I have observed the discussion about the Winnipeg Police purchase of the Gurkha armoured vehicle with both amusement and concern: Amusement because all the usual suspects, those being sociologists, and the media have neatly filed into place and have said exactly what they would be expected to say:
1) that this is another step forward in the militarization of the police;
2) that the process was flawed and lacked public input and transparency;
3) that the Police Service pulled a fast one on the Police Board;
4) that the operational need for an armoured vehicle has not been justified;
5) that it is too costly.
And concern, because the Police Service has done a poor job of providing background information and justification for the purchase.
One might ask the question: Where were all these people who have concerns about militarization and costs when the Police Service launched its air force?
I agree that in a day and age where Police Boards provide oversight of police departments, the process used to acquire this piece of equipment was perhaps less than politically astute. The result is that the Police Service has lost the ability to make purchases of this type in the future.
As well, I have yet to hear any really sound arguments being made by the Police Service other than in general terms as to how this piece of equipment will add value. The Police Service was probably caught flat-footed on this one because they had no intention of this becoming a public discussion at this point in time. There probably is a communications strategy in the process of being developed to deal with this issue and justify the purchase but I’m surmising it was not intended to be used until some point in the future, so it was not fully developed and ready to go at this point in time. They should however have anticipated that the purchase of an item such as the Gurhka could not be kept under wraps indefinitely and been better prepared to deal with it when the information became public.
All that being said the question remains, can this purchase be justified as an operational need?
As a former police officer, I am personally aware of discussions for the need of an armoured vehicle that go back 30 years – long before ‘militarization’ had become a buzz word. The situation that gave rise to the discussions was an armed and barricaded scenario in St. Boniface where a man shot his entire family and then barricaded himself in a house, armed. Police were faced with a situation where a young child had been shot but was still alive, laying in the front yard with no means to safely perform a rescue. Since that incident there have been many others, perhaps not as dramatic but still of a nature where some form of armoured vehicle would have served a very useful purpose.
I would suggest that if the Police Service scratch its collective memory they could provide a long list of scenarios that would justify the need for an armoured vehicle even in the minds of the most jaded opponents.
In terms of cost, although $350,000.00 seems like a big number when amortized over the predicated useful life of such a purchase, it amounts to less than $20,000.00 a year.
Although I personally do not support carte blanche militarization of policing I do support the purchase of military type equipment in situations where the need can be justified for operational reasons.The devil as always will be in the details. The manner in which this piece of equipment will be deployed will show the intent of the Police Service and could go a long way to silence the critics. If it is rolled out willy nilly, however, the police will run the risk of losing public support. It should be used in situations where its use can be operationally justified.

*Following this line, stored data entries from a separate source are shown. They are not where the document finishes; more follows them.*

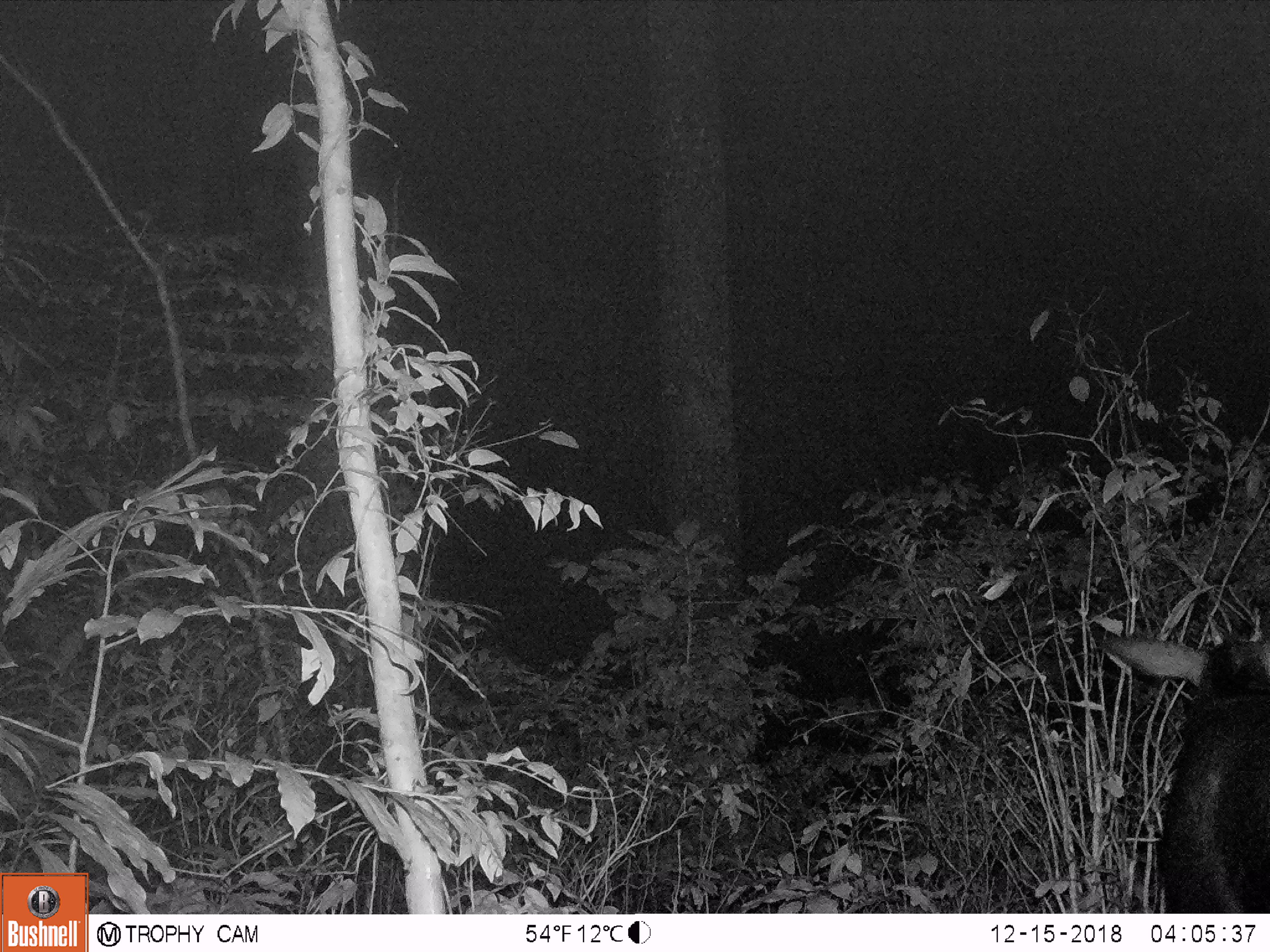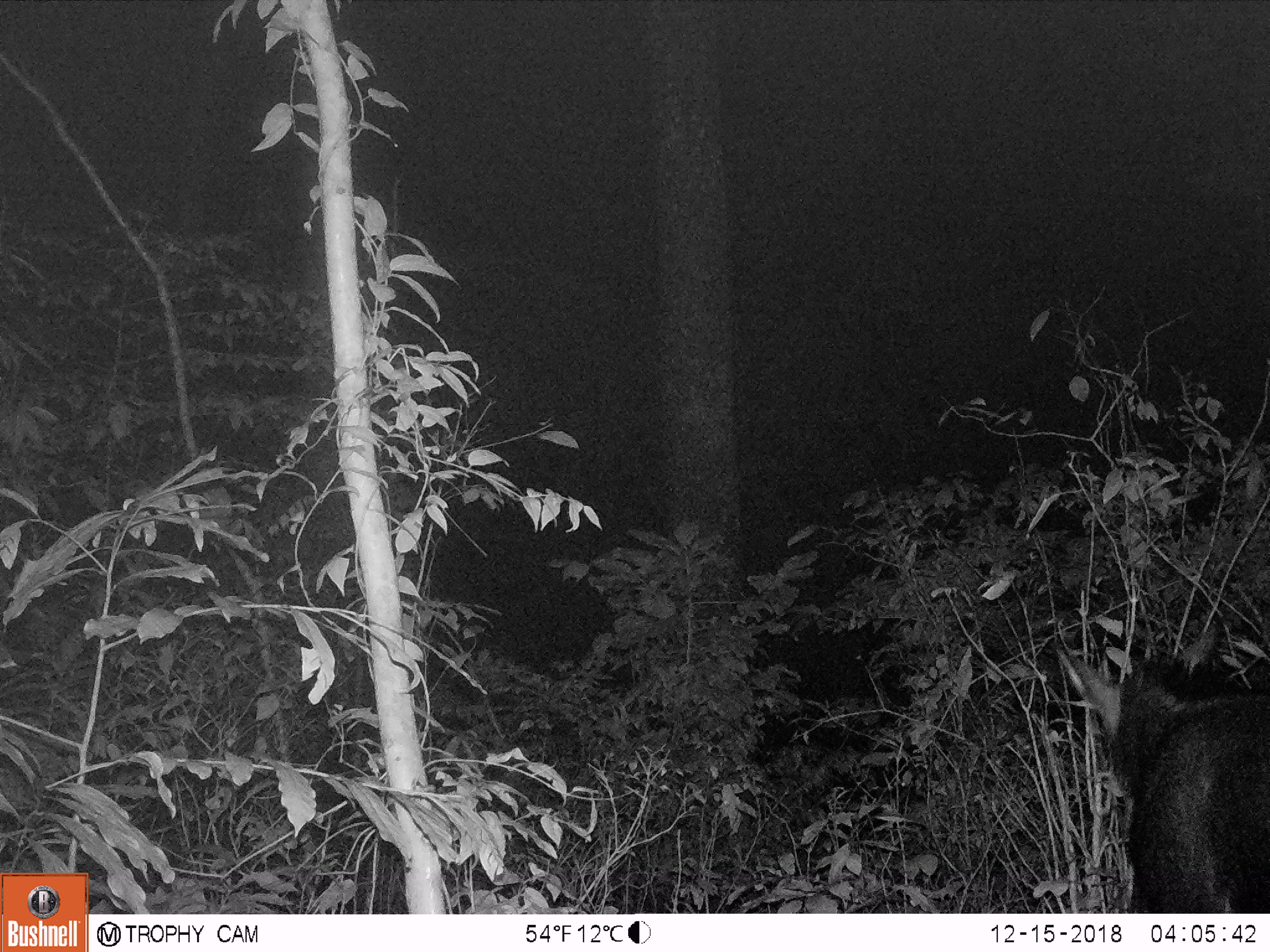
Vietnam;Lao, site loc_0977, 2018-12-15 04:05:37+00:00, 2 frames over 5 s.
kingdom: Animalia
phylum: Chordata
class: Mammalia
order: Artiodactyla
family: Bovidae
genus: Capricornis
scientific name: Capricornis sumatraensis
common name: chinese serow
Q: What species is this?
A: Chinese serow (Capricornis sumatraensis).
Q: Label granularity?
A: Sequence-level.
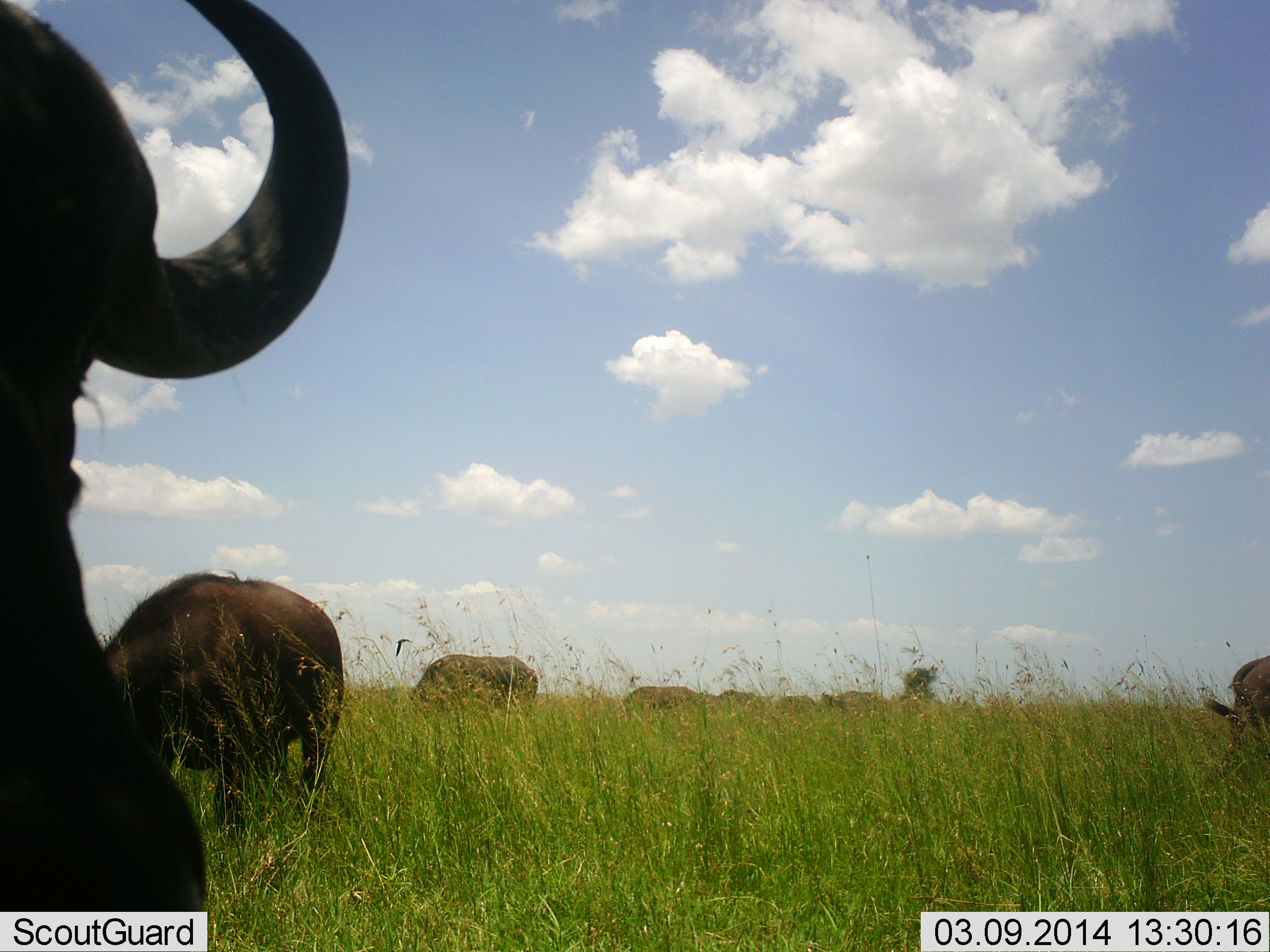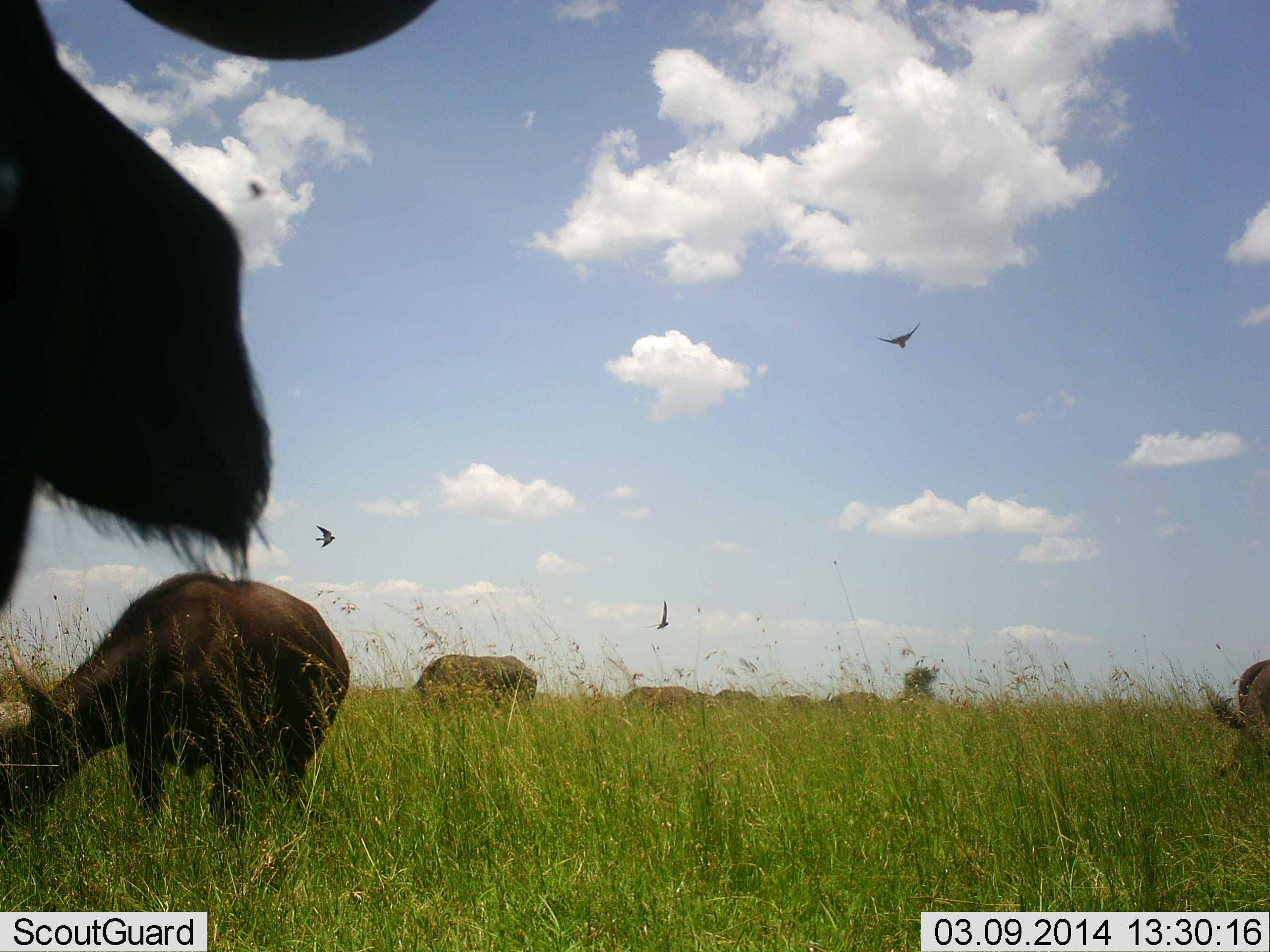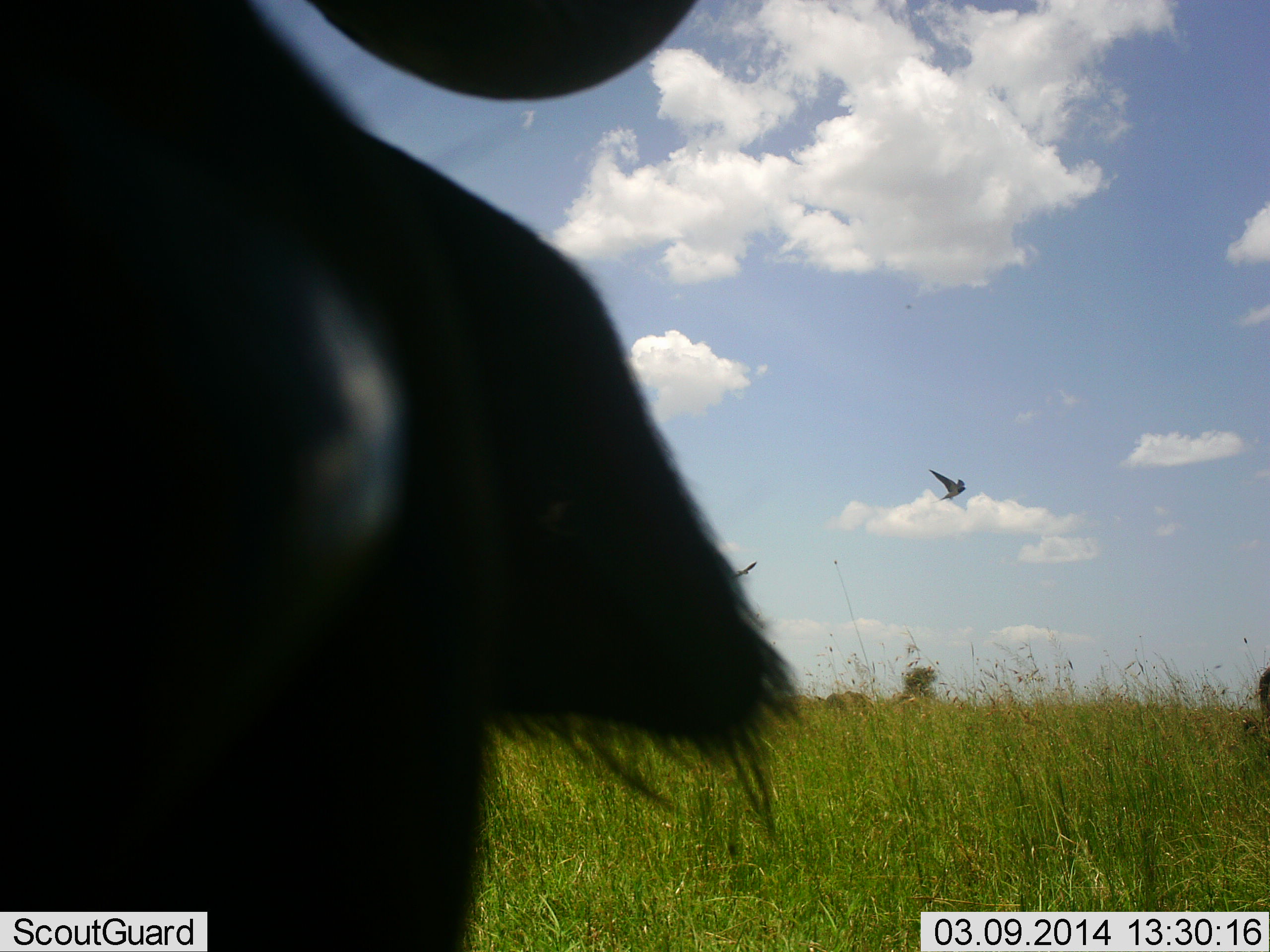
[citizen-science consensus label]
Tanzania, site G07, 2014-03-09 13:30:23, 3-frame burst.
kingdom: Animalia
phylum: Chordata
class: Aves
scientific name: Aves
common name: bird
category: otherbird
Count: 4.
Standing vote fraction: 0%.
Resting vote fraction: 8%.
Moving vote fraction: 92%.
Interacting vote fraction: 0%.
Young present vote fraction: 0%.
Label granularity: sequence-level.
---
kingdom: Animalia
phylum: Chordata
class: Mammalia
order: Artiodactyla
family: Bovidae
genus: Connochaetes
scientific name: Connochaetes taurinus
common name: blue wildebeest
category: wildebeest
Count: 8.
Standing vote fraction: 62%.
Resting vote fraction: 15%.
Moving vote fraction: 8%.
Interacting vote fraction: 0%.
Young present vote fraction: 8%.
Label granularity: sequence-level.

If this is really seen by the Police Board, the Mayor, or City Councillors as an example of the police overstepping their authority and acquiring a piece of equipment that either the police don’t need or that they philosophically disagree with, let them step forward and justify their position and then sell the damn thing (I dare you). There is a market out there for these types of vehicles.
Very well said and makes the point that the Police Service is being run by an ever more ‘junior’ elite who appear incapable of seeing past their noses.
You have to wonder how much of this angst from the Police Board is about political posturing and avoiding responsibility. There was media outrage when we switched to open holsters, when we got ballistic vests and when we moved up to Glocks and Tasers. It’s never reasonable, informed discussion, it’s always outrage and hysteria that seems more designed to sell papers. I am disappointed the Executive were not better prepared for this tempest however….seems like a fumble when the rush hit them.